In his view, simple breadth of learning is something that is fundamentally important. And while many newly qualified lawyers specialize, the age of the general practitioner is not over. What if, for instance, someone walks in with a problem that the solo lawyer knows nothing about? "I tell you, I'd be scared," he said with a certain amount of black humour.
The law society made dramatic changes to the qualifying process after lengthy study and deliberation: key factors driving the changes, it has said, are costs to students, both in terms of tuition and the indirect cost of postponing paid work for several months. George D. Hunter, who was the head of the committee that spearheaded the changes, and is now the LSUC treasurer, has said that the society did not want to make things economically harder for candidates; their average age at call is 31 and the average debt load as a result of schooling is $60,000.
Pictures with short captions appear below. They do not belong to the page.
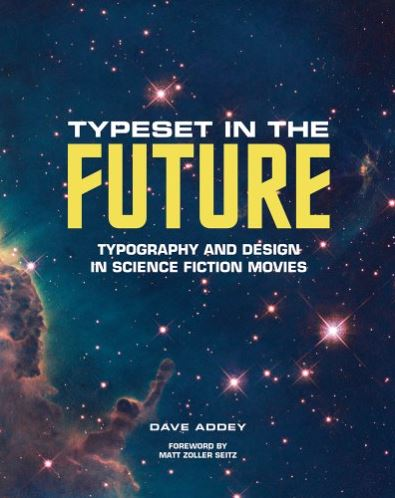 Typeset in the Future: Typography and Design in Science Fiction Movies- Dave Addey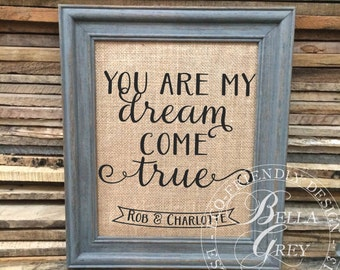 You are my Dream Come True Personalized Sign - Burlap or Natural Cotton Fabric Art Print - Wedding - Anniversary - Engagement Gift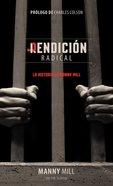 Rendicion Radical (Radical Redemtpion) Paperback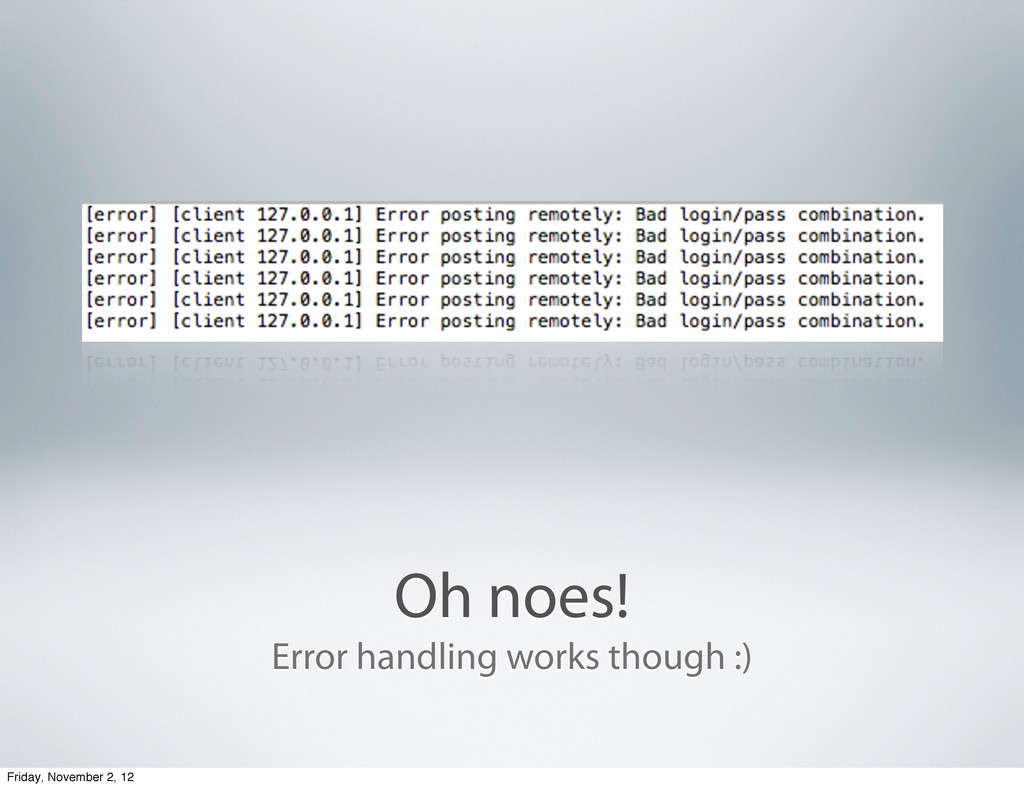 Oh noes! Error handling works though :) Friday,...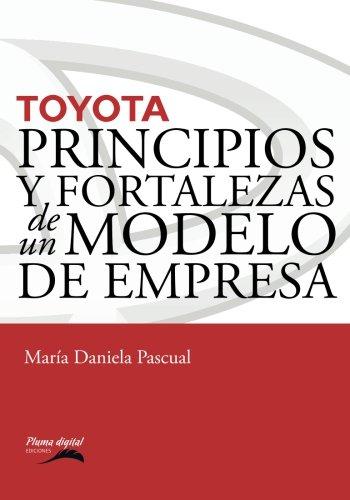 9789872839673: TOYOTA: Principios y fortalezas de un modelo de empresa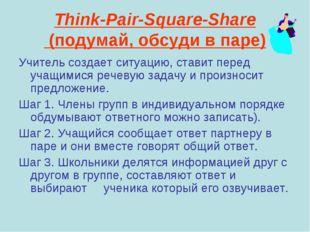 Think-Pair-Square-Share (подумай, обсуди в паре) Учитель создает ситуацию, ст
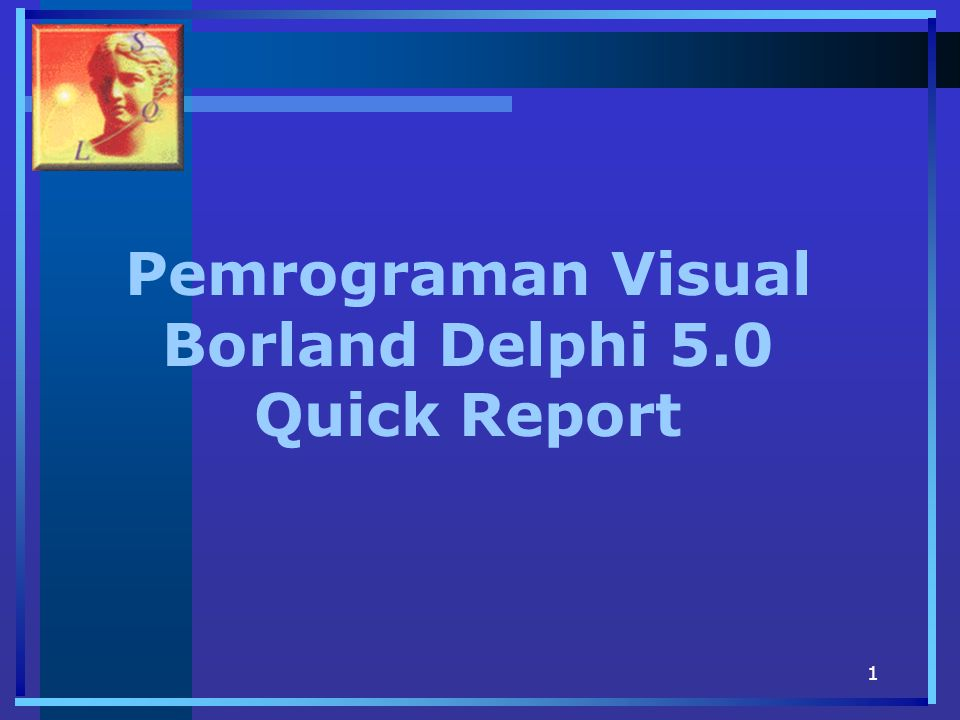 Pemrograman Visual Borland Delphi 5.0 Quick Report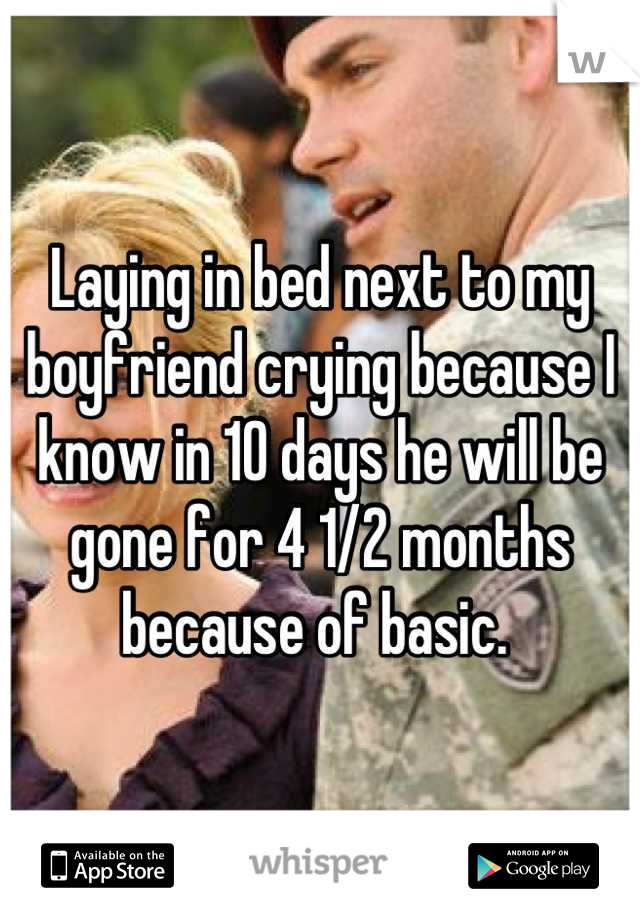 Laying in bed next to my boyfriend crying because I know in 10 days he will be gone for 4 1/2 months because of basic.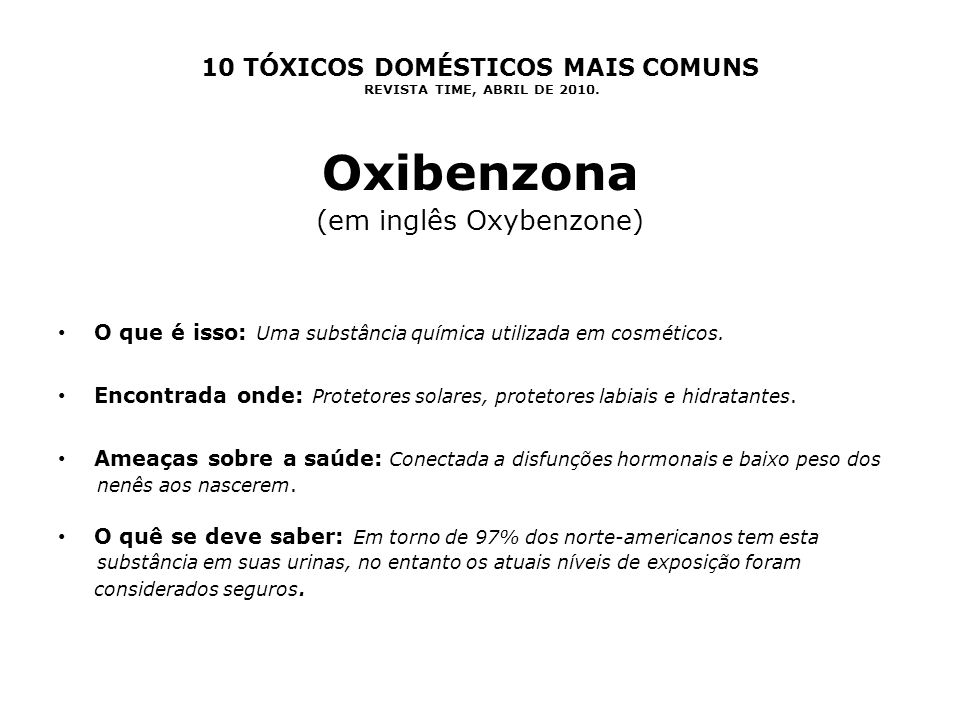 10 TÓXICOS DOMÉSTICOS MAIS COMUNS REVISTA TIME, ABRIL DE 2010. Oxibenzona (em inglês Oxybenzone) O que é isso: Uma substância química utilizada em cos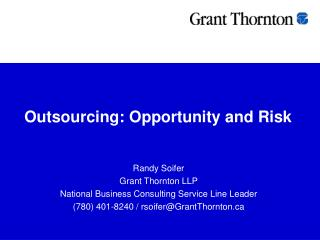 Outsourcing: Opportunity and Risk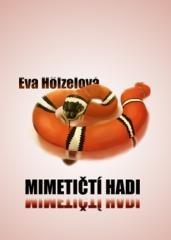 Eva Hölzelová: Mimetičtí hadi. Klikněte pro více informací.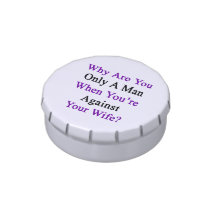 Why Are You Only A Man When You're Against Your Wi Jelly Belly Candy Tin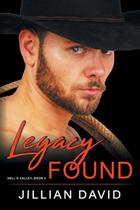 Legacy Found (Hell's Valley, Book 4) - Abn leadership group, inc, dba epublishing works!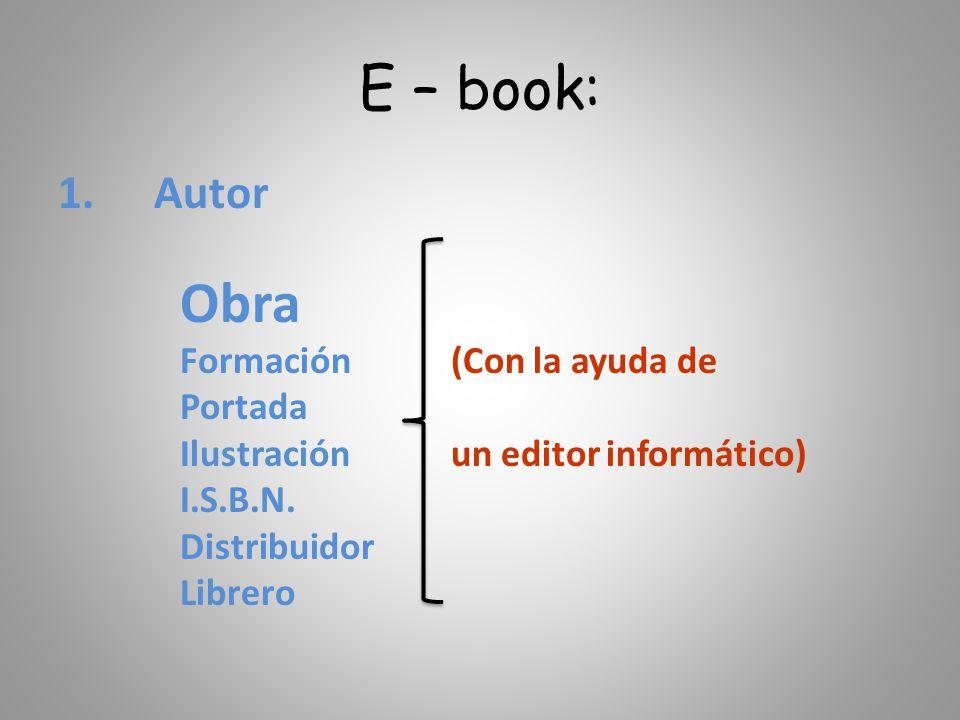 E – book: 1.Autor Obra Formación (Con la ayuda de Portada Ilustración un editor informático) I.S.B.N.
Still, many believe that something integral to the traditions of legal training will be lost. Enzo Rondinelli, who practises criminal law, taught legal research and writing at the BAC for about five years. (He also teaches at Osgoode Hall Law School in the intensive criminal program.) He agreed the BAC tended to suck a lot of money and energy from students, including the cost of not working while taking the course. But he said, "I am going to miss teaching it," a view that he said appeared to be shared among the group in his recent, final marking session (in which a group of teachers collaborate on assessing papers from all over the province).
In the end, even the unique venue of the course seemed to leave its roots behind. Long housed in the stately and historic Osgoode Hall, where students were regularly exposed to the sight of gowned lawyers and their clients coming and going to the Court of Appeal, and where the benchers and other practitioners still gather for lunch in the gracious 19th-century dining room, the course last year was moved to Ryerson University.
The accommodations there had a temporary feel and "at times, it felt like being back in high school," Rondinelli said.
He recalled that just being at Osgoode added something to the whole experience of becoming a lawyer, which is not easy to replace.
"When I went through, once in awhile, when I had a break, I would go to the courts and see something legal happening, and then run back to class," he recalled.
Rondinelli also believes that the proximity to other students going through the same trying, but necessary, experience helped build special bonds; the course was something of a badge of honour to complete, a final "rite of passage" at the end of a long and arduous process.
Now that it's gone, lawyers of a certain age will have another set of memories, like long hours at law libraries or mingling with officials at the registry office, that are missing from those of their younger, perhaps in some ways poorer, colleagues.